Clinic helps amputees pursue athletic dreams

May 4, 2012 5:49:01 PM PDT
UCSF hosted a unique workshop Friday for athletes who also happen to be amputees with the aim of shining a light on what's possible for athletes overcoming more than the usual challenges.

The gathering at UCSF's Orthopaedic Institute in Mission Bay was a chance for amputee athletes to learn from one another.

"It's awesome. I've been coming here ever since I lost my leg and even before that so I've always stood by UCSF and they've always stood by me," said 21-year-old Ranjit Steiner.

Steiner lost his leg to bone cancer. He was diagnosed at age 15. He's had a custom-made prosthetic running leg for nine months and is headed to the Paralympics track and field trials next month.

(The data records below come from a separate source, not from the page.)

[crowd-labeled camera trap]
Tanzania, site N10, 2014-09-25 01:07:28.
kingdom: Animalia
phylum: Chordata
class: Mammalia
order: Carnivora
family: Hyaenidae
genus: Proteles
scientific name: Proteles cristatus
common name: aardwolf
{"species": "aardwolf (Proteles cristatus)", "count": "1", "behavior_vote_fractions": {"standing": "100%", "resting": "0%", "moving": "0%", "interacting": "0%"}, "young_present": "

"I can ramp up my training and really get a lot more explosiveness out of the leg and it just allows me to kind of go out every single day and do exactly what I would do if I was an able-bodied athlete," he said.

He couldn't have done it without the support he's gotten from the UCSF Amputee Clinic, where the prostheses are designed for each individual patient. Patients then have to relearn the mechanics of running, biking, boxing and other activities.

"Really nothing is impossible," said Alex Hetherington, a prosthetist at UCSF.

Geoff Turner, 47, is a marathoner and tri-athlete. He lost his leg in a motorcycle accident 22 years ago.

He's fortunate that Icelandic prosthetic maker Ossur give him most of his prostheses, which can cost tens of thousands of dollars each.

The high-tech prostheses feature a carbon fiber blade. "The fibers of the blade contract and expand to provide elasticity and that's where you get the energy return," Turner said.

The clinic hopes athletes like Steiner and Turner might someday inspire insurance companies to expand coverage for these kinds of protheses.